O ingresso à Opep teria um grande obstáculo: o etanol. O Brasil é o principal incentivador no mundo do ´combustível verde´ e único país a utilizá-lo em larga escala – 20% da frota nacional roda com álcool.

 

Em tese, os países-membros seriam rivais declarados dos biocombustíveis. “Eles nos vêem como inimigos”, disse Eduardo Pereira de Carvalho, ex-presidente da Unica, a entidade que reúne os usineiros nacionais, à revista. Até o próprio Chávez, em março deste ano, engrossou o tom contra o combustível concorrente. ´Para produzir três milhões de barris de etanol diários seria preciso plantar milho e cana em todas as terras existentes no mundo, incluindo as cidades´, disse.

 

Contradição

 

A doação no final do encontro do rei da Arábia Saudita, Abdullah bin Abdul, de US$ 300 milhões para pesquisas na área de meio ambiente para redução das emissões de gases do efeito estufa, causou ânimo ao Brasil.

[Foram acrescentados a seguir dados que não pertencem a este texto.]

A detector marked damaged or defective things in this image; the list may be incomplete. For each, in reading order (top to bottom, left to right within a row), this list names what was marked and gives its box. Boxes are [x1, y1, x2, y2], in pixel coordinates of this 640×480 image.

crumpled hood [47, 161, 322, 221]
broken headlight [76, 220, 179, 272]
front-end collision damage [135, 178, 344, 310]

É evidente o esforço da Opep em aumentar sua atuação ambiental. ´Neste contexto, os biocombustíveis surgem não como uma fonte rival, e sim como um complemento´, afirmou o embaixador brasileiro na Arábia Saudita, Isnard Penha. Para ele, os combustíveis renováveis, em especial o etanol, devem substituir o petróleo apenas no setor de transporte. ´O Brasil, assim, poderia ser mais bem-sucedido em uma eventual apresentação da candidatura para a Opep´, avaliou.